Texte extrait
◇ ◇ ◇ ◇ ◇
Un art de la synthèse qui infuse la programmation et les différents projets artistiques comme actuellement avec l’artiste égyptien Wael Shawky autour de nouvelles œuvres produites par le musée. Un soutien à la création qui se remarque également avec la carte blanche donnée à l’artiste français Alexis Gautier. Des missions plurielles qui animent Eva Wittocx qui depuis son arrivée, ambitionne avec le directeur général, de mettre le M Leuven sur l’échiquier des grandes institutions muséales belges et internationales. Eva Wittocx a répondu à mes questions.

Retour sur l’exposition de Richard Long (BOUM ! le festival Big Bang)

Vue de l’exposition Richard Long M Leuven 2022 photo Dirk Pauwels

Cela a été assez compliqué car pendant la pandémie Richard Long n’a pas pu venir au musée donc nous avons du imaginer la conception de l’exposition par d’autres moyens : emails, échanges vidéos et mêmes courriers. Il a juste découvert les salles et le musée 10 jours avant le vernissage. Nous avons privilégié des œuvres appartenant plutôt à des collections européennes ne sachant pas les restrictions de voyage et de transport et l’évolution de la situation. Nous présentons des sculptures en pierre, en bois, des photographies, des textes pour offrir un large panel de médiums. Il a aussi décidé de créer deux œuvres in situ directement sur le mur à l’aide de sable et d’eau en réponse à la thématique du festival Big Bang, la Gravity Line et le cercle : Hands of clay circle qui correspond à l’univers.
◇ ◇ ◇ ◇ ◇
Informations présentées
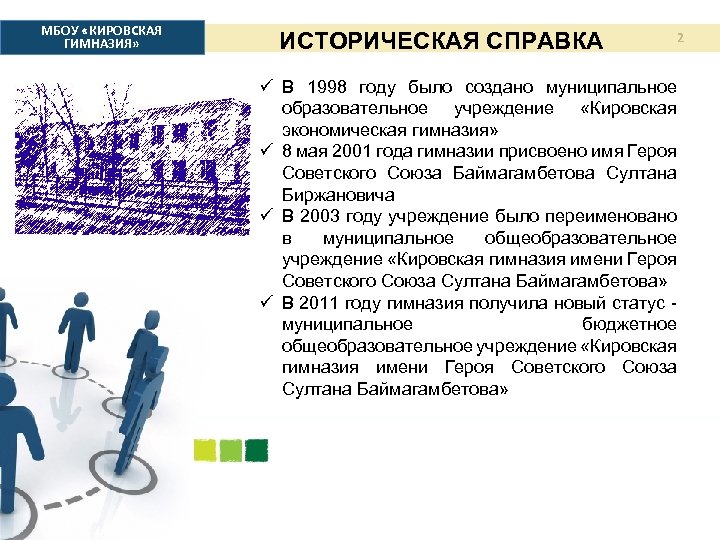 МБОУ «КИРОВСКАЯ ГИМНАЗИЯ»

ИСТОРИЧЕСКАЯ СПРАВКА

2

✓ В 1998 году было создано муниципальное образовательное учреждение «Кировская экономическая гимназия»
✓ 8 мая 2001 года гимназии присвоено имя Героя Советского Союза Баймагамбетова Султана Биржановича
✓ В 2003 году учреждение было переименовано в муниципальное общеобразовательное учреждение «Кировская гимназия имени Героя Советского Союза Султана Баймагамбетова»
✓ В 2011 году гимназия получила новый статус - муниципальное бюджетное общеобразовательное учреждение «Кировская гимназия имени Героя Советского Союза Султана Баймагамбетова»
◇ ◇ ◇ ◇ ◇
Tâches demandées
**1.** D'après le texte sur le M Leuven, pour quelle raison l'exposition de Richard Long a-t-elle privilégié des œuvres issues de collections européennes ? Répondez en une à trois phrases.
**2.** Poursuivez le texte sur le M Leuven après sa dernière phrase.

Corrigé de l'activité
**1.** Les œuvres ont été choisies de préférence dans des collections européennes parce que l'équipe ignorait quelles seraient les restrictions de voyage et de transport et comment la situation allait évoluer.

**2.**
En terme de public et de réception du public quel est le bilan ?

Ce festival attire un large public international qui vient aussi au M Leuven pour la combinaison offerte d’expositions plus historiques. De plus Richard Long est un nom très connu qui attire à lui tout seul des gens venus de partout. Même si l’exposition n’était pas très grande le public a été très impressionné par les œuvres murales, les site-specific installations.

La carte blanche à Alexis Gautier qui a lui-même invité d’autres artistes

Vue de l’exposition Alexis Gautier, L’heure de la soupe M Leuven photo Miles Fischler

Dans le cadre de ce focus sur l’émergence nous souhaitons fournir un accompagnement le plus large possible aux artistes à travers le soutien à la production des œuvres, leur monstration, une publication et dans le cas d’Alexis Gautier un programme de performances. L’artiste étant engagé dans une approche collaborative, il initie un dialogue inter culturel et inter générationnel entre des artistes, des artisans, des employées du musée autour de plusieurs médiums. De multiples synergies et scénarios combinatoires.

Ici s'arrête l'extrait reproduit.